━━━━━ DATA SUPPLIED

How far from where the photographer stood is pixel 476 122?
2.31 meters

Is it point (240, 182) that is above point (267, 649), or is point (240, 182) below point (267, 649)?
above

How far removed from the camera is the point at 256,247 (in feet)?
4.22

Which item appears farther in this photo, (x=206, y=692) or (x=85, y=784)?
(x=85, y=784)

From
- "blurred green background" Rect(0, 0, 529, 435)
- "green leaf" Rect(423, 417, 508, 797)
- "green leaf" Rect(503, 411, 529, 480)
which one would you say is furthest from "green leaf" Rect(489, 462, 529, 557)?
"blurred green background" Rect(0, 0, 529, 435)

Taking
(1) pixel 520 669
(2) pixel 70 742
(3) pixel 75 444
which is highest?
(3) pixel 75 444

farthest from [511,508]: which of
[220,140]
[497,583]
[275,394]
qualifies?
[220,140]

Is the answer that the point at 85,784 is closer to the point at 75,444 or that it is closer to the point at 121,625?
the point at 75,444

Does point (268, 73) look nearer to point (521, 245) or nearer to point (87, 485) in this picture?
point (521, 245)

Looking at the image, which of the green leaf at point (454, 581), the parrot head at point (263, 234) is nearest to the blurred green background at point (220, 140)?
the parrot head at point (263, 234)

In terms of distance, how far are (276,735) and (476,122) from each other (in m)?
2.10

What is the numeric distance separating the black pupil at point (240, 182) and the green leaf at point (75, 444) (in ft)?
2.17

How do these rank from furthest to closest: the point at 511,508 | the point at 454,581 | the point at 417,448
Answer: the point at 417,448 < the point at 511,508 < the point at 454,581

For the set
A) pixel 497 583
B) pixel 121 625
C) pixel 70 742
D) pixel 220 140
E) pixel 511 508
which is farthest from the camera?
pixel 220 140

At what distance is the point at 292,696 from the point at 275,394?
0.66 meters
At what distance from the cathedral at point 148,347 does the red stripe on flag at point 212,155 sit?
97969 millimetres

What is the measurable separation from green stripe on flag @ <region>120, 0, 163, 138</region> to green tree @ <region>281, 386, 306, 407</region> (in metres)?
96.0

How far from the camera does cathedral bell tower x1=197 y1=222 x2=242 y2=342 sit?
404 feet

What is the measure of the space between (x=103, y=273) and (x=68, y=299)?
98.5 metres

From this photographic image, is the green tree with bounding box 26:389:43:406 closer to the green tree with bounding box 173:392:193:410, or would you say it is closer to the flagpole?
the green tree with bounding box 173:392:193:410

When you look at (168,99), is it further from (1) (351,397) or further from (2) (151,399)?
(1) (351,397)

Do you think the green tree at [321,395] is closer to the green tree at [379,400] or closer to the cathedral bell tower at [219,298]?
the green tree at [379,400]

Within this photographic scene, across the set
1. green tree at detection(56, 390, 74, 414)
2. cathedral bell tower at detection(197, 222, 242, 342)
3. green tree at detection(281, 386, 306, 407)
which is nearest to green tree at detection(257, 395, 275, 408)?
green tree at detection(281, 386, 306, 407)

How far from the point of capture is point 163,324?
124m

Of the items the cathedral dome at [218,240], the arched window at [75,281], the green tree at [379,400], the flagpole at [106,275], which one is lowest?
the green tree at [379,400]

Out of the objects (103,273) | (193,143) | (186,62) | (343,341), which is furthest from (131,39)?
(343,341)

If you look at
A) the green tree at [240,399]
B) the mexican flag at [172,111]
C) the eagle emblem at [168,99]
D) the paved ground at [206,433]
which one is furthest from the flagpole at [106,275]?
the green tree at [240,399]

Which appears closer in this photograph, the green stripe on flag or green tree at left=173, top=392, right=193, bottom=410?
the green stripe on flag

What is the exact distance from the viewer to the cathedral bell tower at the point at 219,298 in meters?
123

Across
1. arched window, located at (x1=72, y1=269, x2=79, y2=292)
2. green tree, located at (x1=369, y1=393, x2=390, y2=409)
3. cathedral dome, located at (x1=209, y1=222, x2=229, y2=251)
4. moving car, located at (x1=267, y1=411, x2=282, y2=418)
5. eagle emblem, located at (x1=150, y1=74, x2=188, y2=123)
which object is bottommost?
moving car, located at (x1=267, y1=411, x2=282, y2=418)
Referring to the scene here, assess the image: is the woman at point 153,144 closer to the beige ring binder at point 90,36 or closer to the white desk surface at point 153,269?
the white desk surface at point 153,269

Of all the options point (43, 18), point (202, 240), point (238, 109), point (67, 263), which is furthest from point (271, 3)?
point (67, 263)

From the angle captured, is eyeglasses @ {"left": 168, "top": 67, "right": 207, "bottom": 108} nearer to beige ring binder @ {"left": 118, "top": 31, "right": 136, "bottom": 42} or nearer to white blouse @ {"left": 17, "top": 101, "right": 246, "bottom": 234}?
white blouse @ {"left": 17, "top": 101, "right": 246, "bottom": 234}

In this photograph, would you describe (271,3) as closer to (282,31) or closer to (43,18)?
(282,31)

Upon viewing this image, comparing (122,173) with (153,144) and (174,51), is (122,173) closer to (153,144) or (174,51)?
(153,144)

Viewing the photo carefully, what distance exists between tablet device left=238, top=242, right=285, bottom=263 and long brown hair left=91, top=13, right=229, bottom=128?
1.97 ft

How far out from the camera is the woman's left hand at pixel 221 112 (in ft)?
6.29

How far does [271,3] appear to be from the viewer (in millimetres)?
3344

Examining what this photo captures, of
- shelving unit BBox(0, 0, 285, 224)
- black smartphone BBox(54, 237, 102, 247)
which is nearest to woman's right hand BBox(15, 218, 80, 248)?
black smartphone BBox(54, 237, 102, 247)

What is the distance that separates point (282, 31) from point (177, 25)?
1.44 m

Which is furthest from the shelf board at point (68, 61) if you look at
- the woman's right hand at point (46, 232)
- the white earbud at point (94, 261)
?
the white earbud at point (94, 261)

━━━━━━━━━━

TASK: Rewrite every line of the data above as a numbered list, leaving out the blank lines.

FINISHED TASK:
1. How far from where the photographer stood is pixel 476 122?
2. 2.31 meters
3. Is it point (240, 182) that is above point (267, 649), or is point (240, 182) below point (267, 649)?
4. above
5. How far removed from the camera is the point at 256,247 (in feet)?
6. 4.22
7. Which item appears farther in this photo, (x=206, y=692) or (x=85, y=784)?
8. (x=85, y=784)
9. From
10. - "blurred green background" Rect(0, 0, 529, 435)
11. - "green leaf" Rect(423, 417, 508, 797)
12. - "green leaf" Rect(503, 411, 529, 480)
13. which one would you say is furthest from "green leaf" Rect(489, 462, 529, 557)?
14. "blurred green background" Rect(0, 0, 529, 435)
15. Taking
16. (1) pixel 520 669
17. (2) pixel 70 742
18. (3) pixel 75 444
19. which is highest?
20. (3) pixel 75 444
21. farthest from [511,508]: which of
22. [220,140]
23. [497,583]
24. [275,394]
25. qualifies?
26. [220,140]
27. Is the answer that the point at 85,784 is closer to the point at 75,444 or that it is closer to the point at 121,625?
28. the point at 75,444
29. Does point (268, 73) look nearer to point (521, 245) or nearer to point (87, 485) in this picture?
30. point (521, 245)
31. Looking at the image, which of the green leaf at point (454, 581), the parrot head at point (263, 234) is nearest to the blurred green background at point (220, 140)?
32. the parrot head at point (263, 234)
33. In terms of distance, how far are (276,735) and (476,122) from each other (in m)?
34. 2.10
35. What is the numeric distance separating the black pupil at point (240, 182) and the green leaf at point (75, 444) (in ft)?
36. 2.17
37. How do these rank from furthest to closest: the point at 511,508 | the point at 454,581 | the point at 417,448
38. Answer: the point at 417,448 < the point at 511,508 < the point at 454,581
39. For the set
40. A) pixel 497 583
41. B) pixel 121 625
42. C) pixel 70 742
43. D) pixel 220 140
44. E) pixel 511 508
45. which is farthest from the camera?
46. pixel 220 140
47. At what distance is the point at 292,696 from the point at 275,394?
48. 0.66 meters
49. At what distance from the cathedral at point 148,347 does the red stripe on flag at point 212,155 sit?
50. 97969 millimetres
51. What is the measurable separation from green stripe on flag @ <region>120, 0, 163, 138</region> to green tree @ <region>281, 386, 306, 407</region> (in metres)?
52. 96.0
53. How far from the camera does cathedral bell tower x1=197 y1=222 x2=242 y2=342 sit?
54. 404 feet
55. What is the measure of the space between (x=103, y=273) and (x=68, y=299)?
56. 98.5 metres
57. From this photographic image, is the green tree with bounding box 26:389:43:406 closer to the green tree with bounding box 173:392:193:410, or would you say it is closer to the flagpole?
58. the green tree with bounding box 173:392:193:410
59. When you look at (168,99), is it further from (1) (351,397) or further from (2) (151,399)?
60. (1) (351,397)
61. Do you think the green tree at [321,395] is closer to the green tree at [379,400] or closer to the cathedral bell tower at [219,298]?
62. the green tree at [379,400]
63. Within this photographic scene, across the set
64. 1. green tree at detection(56, 390, 74, 414)
65. 2. cathedral bell tower at detection(197, 222, 242, 342)
66. 3. green tree at detection(281, 386, 306, 407)
67. which is nearest to green tree at detection(257, 395, 275, 408)?
68. green tree at detection(281, 386, 306, 407)
69. How far from the point of capture is point 163,324?
70. 124m
71. Of the items the cathedral dome at [218,240], the arched window at [75,281], the green tree at [379,400], the flagpole at [106,275], which one is lowest?
72. the green tree at [379,400]
73. Out of the objects (103,273) | (193,143) | (186,62) | (343,341), which is furthest from (131,39)?
74. (343,341)
75. If you look at
76. A) the green tree at [240,399]
77. B) the mexican flag at [172,111]
78. C) the eagle emblem at [168,99]
79. D) the paved ground at [206,433]
80. which one is furthest from the flagpole at [106,275]?
81. the green tree at [240,399]
82. Which appears closer in this photograph, the green stripe on flag or green tree at left=173, top=392, right=193, bottom=410?
83. the green stripe on flag
84. What is the exact distance from the viewer to the cathedral bell tower at the point at 219,298 in meters?
85. 123
86. Across
87. 1. arched window, located at (x1=72, y1=269, x2=79, y2=292)
88. 2. green tree, located at (x1=369, y1=393, x2=390, y2=409)
89. 3. cathedral dome, located at (x1=209, y1=222, x2=229, y2=251)
90. 4. moving car, located at (x1=267, y1=411, x2=282, y2=418)
91. 5. eagle emblem, located at (x1=150, y1=74, x2=188, y2=123)
92. which object is bottommost?
93. moving car, located at (x1=267, y1=411, x2=282, y2=418)
94. Referring to the scene here, assess the image: is the woman at point 153,144 closer to the beige ring binder at point 90,36 or closer to the white desk surface at point 153,269?
95. the white desk surface at point 153,269
96. Of all the options point (43, 18), point (202, 240), point (238, 109), point (67, 263), which is furthest from point (271, 3)?
97. point (67, 263)
98. From the angle captured, is eyeglasses @ {"left": 168, "top": 67, "right": 207, "bottom": 108} nearer to beige ring binder @ {"left": 118, "top": 31, "right": 136, "bottom": 42} or nearer to white blouse @ {"left": 17, "top": 101, "right": 246, "bottom": 234}?
99. white blouse @ {"left": 17, "top": 101, "right": 246, "bottom": 234}
100. In this photograph, would you describe (271,3) as closer to (282,31) or closer to (43,18)?
101. (282,31)
102. Upon viewing this image, comparing (122,173) with (153,144) and (174,51), is (122,173) closer to (153,144) or (174,51)?
103. (153,144)
104. Viewing the photo carefully, what distance exists between tablet device left=238, top=242, right=285, bottom=263 and long brown hair left=91, top=13, right=229, bottom=128?
105. 1.97 ft
106. How far out from the camera is the woman's left hand at pixel 221 112 (in ft)?
107. 6.29
108. How far does [271,3] appear to be from the viewer (in millimetres)?
109. 3344
110. Examining what this photo captures, of
111. - shelving unit BBox(0, 0, 285, 224)
112. - black smartphone BBox(54, 237, 102, 247)
113. which is nearest to woman's right hand BBox(15, 218, 80, 248)?
114. black smartphone BBox(54, 237, 102, 247)
115. What is the distance that separates point (282, 31) from point (177, 25)?
116. 1.44 m
117. Which is furthest from the shelf board at point (68, 61) if you look at
118. - the woman's right hand at point (46, 232)
119. - the white earbud at point (94, 261)
120. ?
121. the white earbud at point (94, 261)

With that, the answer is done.